# [Given task 1]
In the mailing-list message on Unicode normalization SQL functions, what kind of implementation does Postgres have instead of a trie?

# [Reading passage]
begin

Re: Unicode normalization SQL functions

From: John Naylor <john(dot)naylor(at)2ndquadrant(dot)com>
To: Peter Eisentraut <peter(dot)eisentraut(at)2ndquadrant(dot)com>
Cc: pgsql-hackers <pgsql-hackers(at)postgresql(dot)org>, Daniel Verite <daniel(at)manitou-mail(dot)org>, Andreas Karlsson <andreas(at)proxel(dot)se>
Subject: Re: Unicode normalization SQL functions
Date: 2020-04-03 04:01:47
Message-ID: CACPNZCsptwBXYGqxT8RNsYVAc0dncJkCvtchUDg=6Jbrbuo8Vw@mail.gmail.com
Views: Raw Message | Whole Thread | Download mbox | Resend email
Thread:
Lists: pgsql-hackers

On Thu, Apr 2, 2020 at 3:51 PM Peter Eisentraut
<peter(dot)eisentraut(at)2ndquadrant(dot)com> wrote:
>
> On 2020-03-26 18:41, John Naylor wrote:
> > We don't have a trie implementation in Postgres, but we do have a
> > perfect hash implementation. Doing that would bring the tables back to
> > 64 bits per entry, but would likely be noticeably faster than binary
> > search. Since v4 has left out the biggest tables entirely, I think
> > this might be worth a look for the smaller tables remaining.
> >
> > In the attached v5, when building the hash tables, we sort the code
> > points by NO/MAYBE, and store the index of the beginning of the NO
> > block:
>
> This is a valuable idea, but I fear it's a bit late now in this cycle.
> I have questions about some details. For example, you mention that you
> had to fiddle with the hash seed. How does that affect other users of
> PerfectHash?

They would still try the same multipliers they use now, so no effect on them.

> What happens when we update Unicode data and the hash
> doesn't work anymore?

end

# [Given task 2]
Change "camera" to "observer" in the records from the line with "What distance stands" through the end of the records, and give those lines again with nothing else altered. Leave the pictures out of your answer.

# [Input for this task]
begin

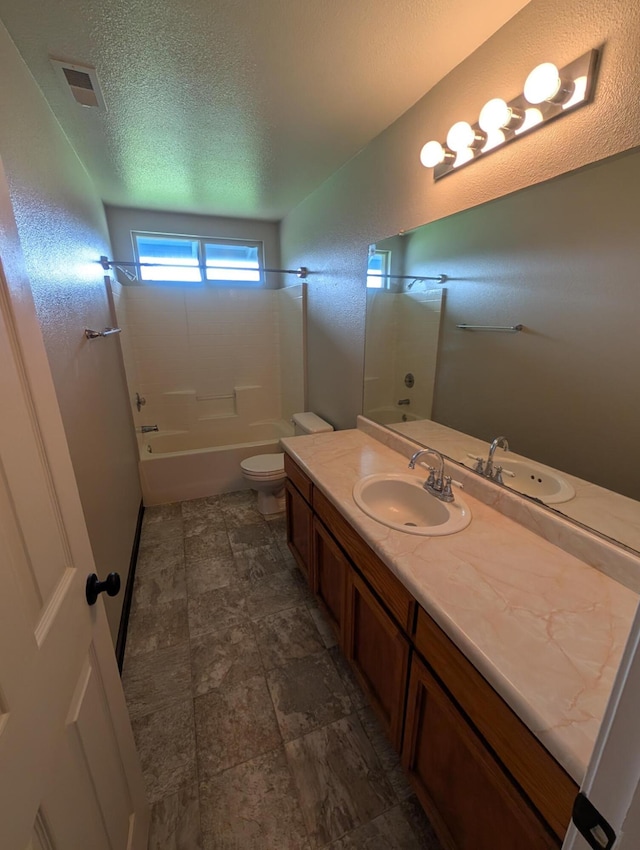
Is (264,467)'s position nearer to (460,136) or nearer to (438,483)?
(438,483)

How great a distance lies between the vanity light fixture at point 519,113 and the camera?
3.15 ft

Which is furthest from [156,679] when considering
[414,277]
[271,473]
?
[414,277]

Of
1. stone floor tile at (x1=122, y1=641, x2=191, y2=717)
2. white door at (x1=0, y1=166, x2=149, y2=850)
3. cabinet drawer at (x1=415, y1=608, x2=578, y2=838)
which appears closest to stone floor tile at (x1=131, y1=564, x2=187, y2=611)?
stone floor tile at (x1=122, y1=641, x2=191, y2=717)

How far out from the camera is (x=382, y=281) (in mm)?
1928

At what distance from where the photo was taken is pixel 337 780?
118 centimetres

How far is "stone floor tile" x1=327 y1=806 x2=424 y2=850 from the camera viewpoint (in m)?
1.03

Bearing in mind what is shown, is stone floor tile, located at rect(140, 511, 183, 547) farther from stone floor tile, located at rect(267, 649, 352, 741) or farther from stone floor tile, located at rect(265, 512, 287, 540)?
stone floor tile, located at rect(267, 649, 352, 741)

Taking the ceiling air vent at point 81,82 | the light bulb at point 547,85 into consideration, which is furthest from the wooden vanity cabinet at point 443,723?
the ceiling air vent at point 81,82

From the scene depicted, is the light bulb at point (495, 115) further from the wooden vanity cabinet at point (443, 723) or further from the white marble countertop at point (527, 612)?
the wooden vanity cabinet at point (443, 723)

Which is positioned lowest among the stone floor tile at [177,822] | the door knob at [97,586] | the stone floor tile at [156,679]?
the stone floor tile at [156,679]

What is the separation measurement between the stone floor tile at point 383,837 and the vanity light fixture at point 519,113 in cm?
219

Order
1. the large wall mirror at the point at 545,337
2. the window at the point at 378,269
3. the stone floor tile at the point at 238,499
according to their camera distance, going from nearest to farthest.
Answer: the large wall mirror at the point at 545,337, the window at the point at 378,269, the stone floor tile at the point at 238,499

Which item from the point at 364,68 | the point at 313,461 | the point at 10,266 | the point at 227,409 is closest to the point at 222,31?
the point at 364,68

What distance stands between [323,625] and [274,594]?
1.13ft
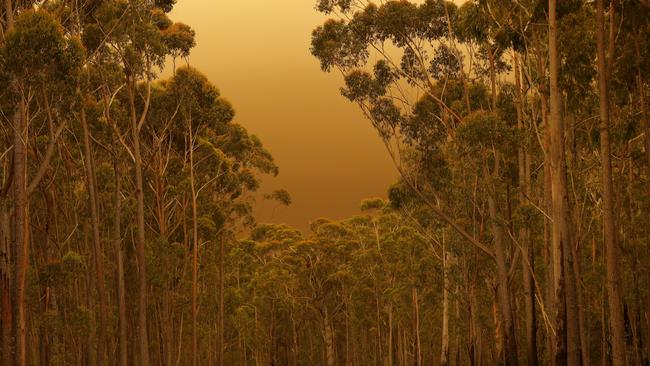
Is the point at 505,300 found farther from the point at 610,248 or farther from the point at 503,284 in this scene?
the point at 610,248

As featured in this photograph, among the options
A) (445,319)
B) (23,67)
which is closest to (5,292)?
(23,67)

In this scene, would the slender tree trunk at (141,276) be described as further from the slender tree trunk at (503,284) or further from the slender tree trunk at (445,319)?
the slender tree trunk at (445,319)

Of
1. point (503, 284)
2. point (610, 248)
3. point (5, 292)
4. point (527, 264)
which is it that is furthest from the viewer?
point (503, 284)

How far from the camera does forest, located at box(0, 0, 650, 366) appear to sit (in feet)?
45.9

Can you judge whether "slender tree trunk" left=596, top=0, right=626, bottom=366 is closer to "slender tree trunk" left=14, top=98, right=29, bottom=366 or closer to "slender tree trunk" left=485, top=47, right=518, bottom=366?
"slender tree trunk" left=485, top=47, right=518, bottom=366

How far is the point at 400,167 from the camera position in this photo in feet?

end

# [Finished answer 1]
A perfect hash implementation.

# [Finished answer 2]
What distance stands between [323,625] and [274,594]?
1.13ft
Is the point at 505,300 found farther from the point at 610,248 or farther from the point at 503,284 in this scene?
the point at 610,248

As featured in this photograph, among the options
A) (445,319)
B) (23,67)
which is closest to (5,292)?
(23,67)

In this scene, would the slender tree trunk at (141,276) be described as further from the slender tree trunk at (503,284) or further from the slender tree trunk at (445,319)?
the slender tree trunk at (445,319)

Of
1. point (503, 284)
2. point (610, 248)
3. point (5, 292)
4. point (527, 264)
which is it that is furthest from the viewer?
point (503, 284)

How far from the observer does forest, located at box(0, 0, 650, 366) appear to sit (in feet)?
45.9

Can you judge whether "slender tree trunk" left=596, top=0, right=626, bottom=366 is closer to "slender tree trunk" left=14, top=98, right=29, bottom=366 or closer to "slender tree trunk" left=485, top=47, right=518, bottom=366?
"slender tree trunk" left=485, top=47, right=518, bottom=366

How far is the point at 400,167 from the observer position in this photo in feet?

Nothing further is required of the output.